Brow Beat

John Oliver Is Running for Prime Minister of Italy, Because Otherwise They Might Wind Up With Italian Trump

John Oliver is following in the footsteps of Stephen Colbert by running for the highest office in the land … just not this land. On Sunday, during a segment of Last Week Tonight about the upcoming Italian election, John Oliver announced his candidacy for prime minister of Italy, becoming the latest ridiculous candidate in an equally ridiculous race.

First, Oliver walked his audience through some of the alternatives. There’s Matteo Renzi, who resigned after a humiliating defeat in the 2016 referendum, and Luigi Di Maio, the pick of the anti-establishment, populist party Movimento 5 Stelle, which has some alarming ideas about vaccinations and immigration. There’s also the most Trumpian of the bunch, Matteo Salvini of the far-right Lega Nord, who Oliver compares to “a fascist Mary Poppins—so, Mary Poppins.” Hovering over all of this is former prime minister (and perpetual national embarrassment) Silvio Berlusconi, who has been banned from holding public office until 2019 but has still tossed his hat in the ring anyway.

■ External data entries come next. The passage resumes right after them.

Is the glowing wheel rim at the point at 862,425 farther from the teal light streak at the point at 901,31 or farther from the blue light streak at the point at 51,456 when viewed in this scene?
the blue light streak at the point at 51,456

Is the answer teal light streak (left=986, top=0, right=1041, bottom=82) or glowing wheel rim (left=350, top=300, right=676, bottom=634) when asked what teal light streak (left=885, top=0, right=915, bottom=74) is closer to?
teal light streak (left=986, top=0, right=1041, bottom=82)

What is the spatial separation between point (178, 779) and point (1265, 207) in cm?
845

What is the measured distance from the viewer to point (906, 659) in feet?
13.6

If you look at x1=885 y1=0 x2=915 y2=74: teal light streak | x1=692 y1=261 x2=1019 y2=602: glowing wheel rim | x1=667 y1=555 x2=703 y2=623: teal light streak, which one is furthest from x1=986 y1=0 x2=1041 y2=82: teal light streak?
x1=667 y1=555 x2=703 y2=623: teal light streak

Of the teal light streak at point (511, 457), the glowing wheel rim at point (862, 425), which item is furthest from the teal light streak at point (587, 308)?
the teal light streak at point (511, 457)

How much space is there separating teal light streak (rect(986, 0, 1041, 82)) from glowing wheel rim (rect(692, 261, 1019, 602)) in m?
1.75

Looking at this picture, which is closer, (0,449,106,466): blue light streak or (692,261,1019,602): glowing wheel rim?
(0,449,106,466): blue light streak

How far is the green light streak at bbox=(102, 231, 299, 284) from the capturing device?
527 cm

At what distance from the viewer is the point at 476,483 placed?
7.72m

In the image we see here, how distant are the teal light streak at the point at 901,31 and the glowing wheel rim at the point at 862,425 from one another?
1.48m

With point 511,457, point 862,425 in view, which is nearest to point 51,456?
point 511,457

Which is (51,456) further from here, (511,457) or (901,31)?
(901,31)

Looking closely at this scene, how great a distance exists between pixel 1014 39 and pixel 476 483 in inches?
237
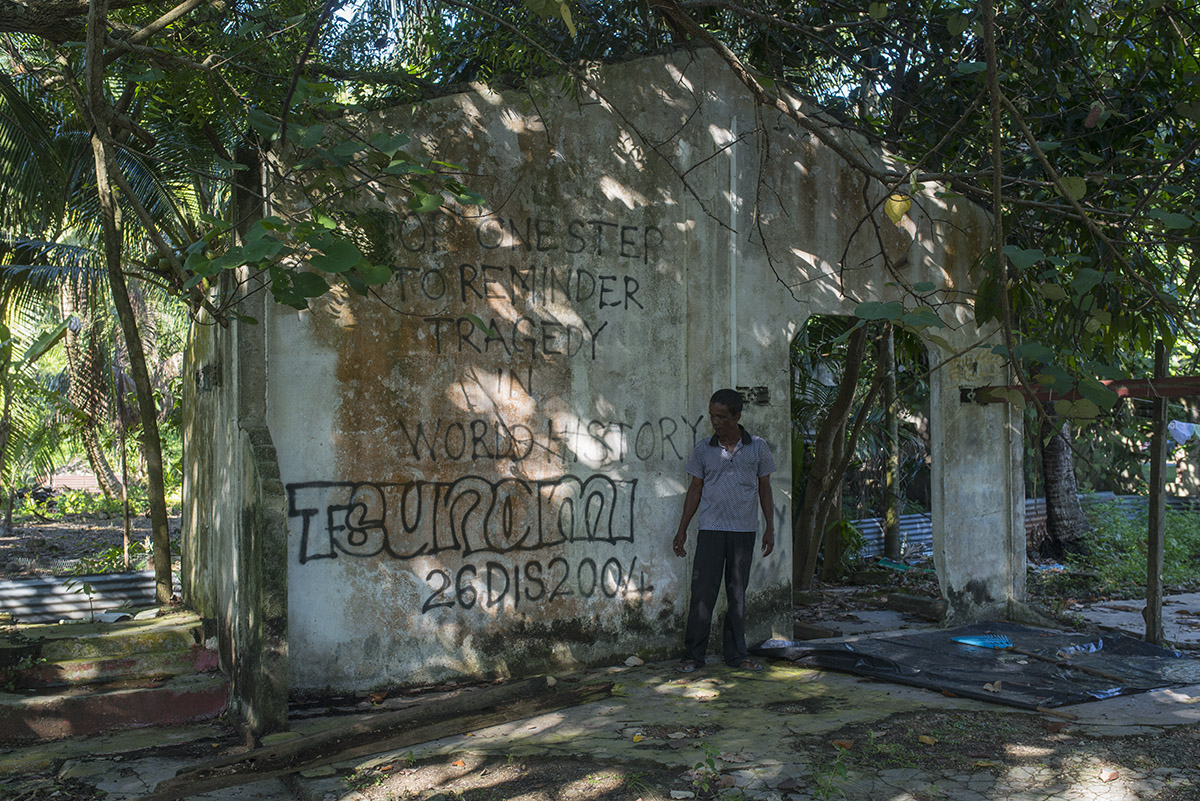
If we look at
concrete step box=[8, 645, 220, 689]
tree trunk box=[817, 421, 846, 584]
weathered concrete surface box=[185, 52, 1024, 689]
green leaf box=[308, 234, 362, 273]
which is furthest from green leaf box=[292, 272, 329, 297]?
tree trunk box=[817, 421, 846, 584]

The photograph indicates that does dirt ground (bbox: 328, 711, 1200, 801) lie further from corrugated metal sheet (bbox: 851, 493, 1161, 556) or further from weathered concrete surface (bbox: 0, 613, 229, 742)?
corrugated metal sheet (bbox: 851, 493, 1161, 556)

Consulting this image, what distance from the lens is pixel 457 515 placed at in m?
5.84

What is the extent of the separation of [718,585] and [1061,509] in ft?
25.3

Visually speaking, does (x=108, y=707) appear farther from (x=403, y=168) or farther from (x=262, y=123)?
(x=403, y=168)

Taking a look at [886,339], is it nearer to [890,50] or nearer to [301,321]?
[890,50]

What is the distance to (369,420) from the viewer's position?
18.4ft

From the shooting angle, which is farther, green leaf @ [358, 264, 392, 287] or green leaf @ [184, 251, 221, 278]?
green leaf @ [358, 264, 392, 287]

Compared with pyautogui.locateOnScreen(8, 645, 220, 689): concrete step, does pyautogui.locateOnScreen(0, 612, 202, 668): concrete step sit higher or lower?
higher

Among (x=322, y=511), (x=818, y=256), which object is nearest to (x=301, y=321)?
(x=322, y=511)

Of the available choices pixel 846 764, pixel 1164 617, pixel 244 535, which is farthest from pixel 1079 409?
pixel 1164 617

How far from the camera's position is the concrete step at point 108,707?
4.91m

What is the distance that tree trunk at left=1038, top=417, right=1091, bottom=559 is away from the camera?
39.0ft

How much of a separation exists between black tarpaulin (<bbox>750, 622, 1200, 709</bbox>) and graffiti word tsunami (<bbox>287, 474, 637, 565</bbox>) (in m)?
1.53

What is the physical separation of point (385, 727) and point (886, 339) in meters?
5.74
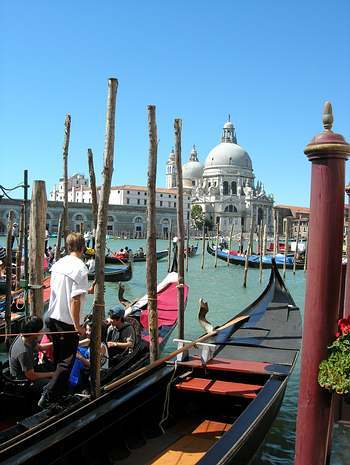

Now, we can add another name to that list: British comedian John Oliver. Oliver says his team consulted with multiple Italian legal experts and, while they discouraged him from running, they also admitted that technically, there’s nothing in the Italian Constitution explicitly preventing him from doing so. “We have ourselves an Air Bud scenario,” said Oliver. “Remember, the rules of basketball did not explicitly state that he couldn’t play. Next thing you know, the dog’s dunking.”

It’s not clear how exactly Oliver would accomplish this, given that he’s not affiliated with any of Italy’s political parties, but he at least gifted us with this sound bite, which should immediately become his campaign slogan: “I am that dog, Italy, so alley-oop, motherfuckers.”

Marissa Martinelli is a Slate editorial assistant.